On the other hand, private clouds provide many of the benefits of public clouds. Private clouds give organizations more control over access and usage of their applications, making private clouds ideal for larger businesses or those with strict data, regulatory and governance obligations. Unlike public cloud solutions, private clouds can satisfy the needs of both enterprise and cloud-native applications.
In simple terms, Tintri provides large companies with an enterprise cloud platform that offers public cloud capabilities inside their own data centers that can also connect to public cloud services. Its enterprise cloud platform combines cloud management software, web services and a range of all-flash storage systems. It sells storage appliances intended for virtual machines and software containers.

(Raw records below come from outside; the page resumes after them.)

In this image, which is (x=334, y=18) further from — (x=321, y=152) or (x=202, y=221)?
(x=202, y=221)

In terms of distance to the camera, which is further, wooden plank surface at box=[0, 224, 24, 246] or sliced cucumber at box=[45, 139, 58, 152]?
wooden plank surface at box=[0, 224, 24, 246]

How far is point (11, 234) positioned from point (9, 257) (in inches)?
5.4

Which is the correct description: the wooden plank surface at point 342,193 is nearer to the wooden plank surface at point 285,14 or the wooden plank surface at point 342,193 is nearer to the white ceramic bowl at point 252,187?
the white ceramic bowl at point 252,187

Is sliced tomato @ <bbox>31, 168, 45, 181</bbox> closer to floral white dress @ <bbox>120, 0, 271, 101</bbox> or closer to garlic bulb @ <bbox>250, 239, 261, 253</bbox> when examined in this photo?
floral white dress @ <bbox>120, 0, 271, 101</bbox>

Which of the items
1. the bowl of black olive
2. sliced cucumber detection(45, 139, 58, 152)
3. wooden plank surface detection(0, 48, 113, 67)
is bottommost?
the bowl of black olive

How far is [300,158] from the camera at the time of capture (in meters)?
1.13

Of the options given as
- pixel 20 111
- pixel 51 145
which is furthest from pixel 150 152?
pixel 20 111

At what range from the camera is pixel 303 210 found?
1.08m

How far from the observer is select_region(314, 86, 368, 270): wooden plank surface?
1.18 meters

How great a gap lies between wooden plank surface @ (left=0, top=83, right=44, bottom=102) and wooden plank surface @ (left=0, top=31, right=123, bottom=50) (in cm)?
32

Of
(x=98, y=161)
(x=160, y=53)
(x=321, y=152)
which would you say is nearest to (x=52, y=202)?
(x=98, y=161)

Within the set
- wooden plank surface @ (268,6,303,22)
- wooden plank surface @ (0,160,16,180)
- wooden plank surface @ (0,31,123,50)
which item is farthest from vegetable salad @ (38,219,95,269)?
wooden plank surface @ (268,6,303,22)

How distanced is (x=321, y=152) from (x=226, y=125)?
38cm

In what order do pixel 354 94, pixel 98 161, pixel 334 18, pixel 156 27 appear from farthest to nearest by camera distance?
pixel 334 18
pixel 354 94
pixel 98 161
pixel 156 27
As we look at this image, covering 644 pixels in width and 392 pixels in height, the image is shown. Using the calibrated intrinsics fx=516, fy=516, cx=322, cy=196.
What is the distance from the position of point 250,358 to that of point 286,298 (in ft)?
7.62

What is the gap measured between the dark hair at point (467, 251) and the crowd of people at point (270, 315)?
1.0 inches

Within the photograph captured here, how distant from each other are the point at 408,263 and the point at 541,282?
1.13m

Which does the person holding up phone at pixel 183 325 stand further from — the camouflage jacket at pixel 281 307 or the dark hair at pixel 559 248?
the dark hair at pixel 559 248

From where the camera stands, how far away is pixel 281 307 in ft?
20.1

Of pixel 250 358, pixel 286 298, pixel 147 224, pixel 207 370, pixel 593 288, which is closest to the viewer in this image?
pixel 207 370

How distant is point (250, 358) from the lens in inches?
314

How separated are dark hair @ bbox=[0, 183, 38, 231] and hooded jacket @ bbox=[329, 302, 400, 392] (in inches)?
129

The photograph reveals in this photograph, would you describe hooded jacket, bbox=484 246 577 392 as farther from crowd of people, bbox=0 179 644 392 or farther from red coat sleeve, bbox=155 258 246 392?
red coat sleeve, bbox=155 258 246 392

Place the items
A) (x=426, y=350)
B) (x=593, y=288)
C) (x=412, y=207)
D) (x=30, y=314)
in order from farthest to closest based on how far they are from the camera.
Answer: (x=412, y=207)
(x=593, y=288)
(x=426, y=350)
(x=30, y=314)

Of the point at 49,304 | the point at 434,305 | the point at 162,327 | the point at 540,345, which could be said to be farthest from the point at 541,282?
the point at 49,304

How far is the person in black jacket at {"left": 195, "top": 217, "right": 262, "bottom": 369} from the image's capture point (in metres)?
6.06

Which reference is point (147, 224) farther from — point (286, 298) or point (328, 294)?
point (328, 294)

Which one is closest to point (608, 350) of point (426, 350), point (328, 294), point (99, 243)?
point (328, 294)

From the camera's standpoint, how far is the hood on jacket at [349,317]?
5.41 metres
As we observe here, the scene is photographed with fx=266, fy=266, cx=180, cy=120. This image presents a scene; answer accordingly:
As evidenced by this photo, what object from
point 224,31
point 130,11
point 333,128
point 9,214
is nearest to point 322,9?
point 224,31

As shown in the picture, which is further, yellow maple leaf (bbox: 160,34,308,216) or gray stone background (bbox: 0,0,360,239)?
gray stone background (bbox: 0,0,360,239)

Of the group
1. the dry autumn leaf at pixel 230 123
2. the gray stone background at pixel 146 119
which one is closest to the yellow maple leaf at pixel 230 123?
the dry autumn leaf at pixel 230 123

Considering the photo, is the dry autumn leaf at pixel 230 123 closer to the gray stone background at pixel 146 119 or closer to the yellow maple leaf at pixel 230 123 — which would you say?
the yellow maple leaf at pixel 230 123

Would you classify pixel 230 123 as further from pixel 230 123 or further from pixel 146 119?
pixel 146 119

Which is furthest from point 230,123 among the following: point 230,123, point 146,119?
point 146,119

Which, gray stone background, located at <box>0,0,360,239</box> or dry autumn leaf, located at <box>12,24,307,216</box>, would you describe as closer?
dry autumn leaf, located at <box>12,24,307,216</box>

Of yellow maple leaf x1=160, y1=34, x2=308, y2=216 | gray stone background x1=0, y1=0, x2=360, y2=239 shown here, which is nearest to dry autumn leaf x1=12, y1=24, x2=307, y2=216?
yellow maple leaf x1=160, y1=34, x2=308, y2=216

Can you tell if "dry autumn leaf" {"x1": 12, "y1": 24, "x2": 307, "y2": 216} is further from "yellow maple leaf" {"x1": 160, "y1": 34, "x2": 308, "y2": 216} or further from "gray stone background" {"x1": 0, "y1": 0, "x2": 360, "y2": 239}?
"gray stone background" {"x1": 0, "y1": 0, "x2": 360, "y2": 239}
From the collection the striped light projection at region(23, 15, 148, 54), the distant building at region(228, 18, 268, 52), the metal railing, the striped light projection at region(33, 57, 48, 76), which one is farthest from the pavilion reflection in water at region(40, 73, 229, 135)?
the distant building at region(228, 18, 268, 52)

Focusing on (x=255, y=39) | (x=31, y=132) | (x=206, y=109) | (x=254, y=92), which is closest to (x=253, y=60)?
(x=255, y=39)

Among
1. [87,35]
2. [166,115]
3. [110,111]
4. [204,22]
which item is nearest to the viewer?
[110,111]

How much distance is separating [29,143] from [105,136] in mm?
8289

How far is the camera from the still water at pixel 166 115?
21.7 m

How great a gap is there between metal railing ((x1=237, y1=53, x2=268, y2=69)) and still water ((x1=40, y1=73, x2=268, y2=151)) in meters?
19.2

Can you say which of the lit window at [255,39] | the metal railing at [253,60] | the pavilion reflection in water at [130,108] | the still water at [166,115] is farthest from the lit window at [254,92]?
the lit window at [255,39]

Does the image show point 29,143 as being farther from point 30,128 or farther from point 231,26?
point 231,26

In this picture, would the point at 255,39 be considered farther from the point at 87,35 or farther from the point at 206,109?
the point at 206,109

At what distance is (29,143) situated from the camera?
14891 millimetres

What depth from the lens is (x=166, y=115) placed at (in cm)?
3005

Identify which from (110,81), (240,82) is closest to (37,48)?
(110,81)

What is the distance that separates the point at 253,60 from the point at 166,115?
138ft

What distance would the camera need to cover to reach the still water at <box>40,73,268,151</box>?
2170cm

Turning to the JanQ result, TNTR reported a non-GAAP loss of $(0.72) per share, which was better than prior guidance of $(0.83)-(0.79). Revenue fell 29.2% year/year to $28.9 mln, which was also above prior guidance of $25-27 mln. In terms of guidance for Q1 (Apr), Tintri expect a non-GAAP loss of $(0.68)-(0.64) and revenue of $20-21 mln. This was mixed guidance. While the loss is not as big as the market was expecting, the revenue is light of expectations.
In addition to earnings, Tintri also announced that its CEO Ken Klein will step down after a successor is found. The Board of Directors is conducting a comprehensive search for its next CEO. This move is not entirely a surprise as the company announced in December that it was exploring strategic options, including retaining investment bank advisors to assist it in this process. Probably the whole company is being reviewed from top to bottom and it seems that a new CEO would be a positive step forward.
One look at the stock price and it's clear that Tintri has struggled since going public last summer. The IPO priced at $7 and has been trading below that level for most of its time as a public company. In December, Tintri said that it was impacted by delayed and reduced purchases by some accounts.
In sum, the stock is up nicely today, probably as much on news that a new CEO will be hired as for the JanQ results/guidance. Tintri's technology seems like it's very useful but revenue has fallen YoY in each of the past two quarters and they are expecting a sequential and YoY decline in AprQ. And this was after two quarters of YoY revenue growth. So the company clearly still has a lot to prove to investors that it's a viable company. Investors seem to be happy a new CEO will take over to perhaps turn the ship around.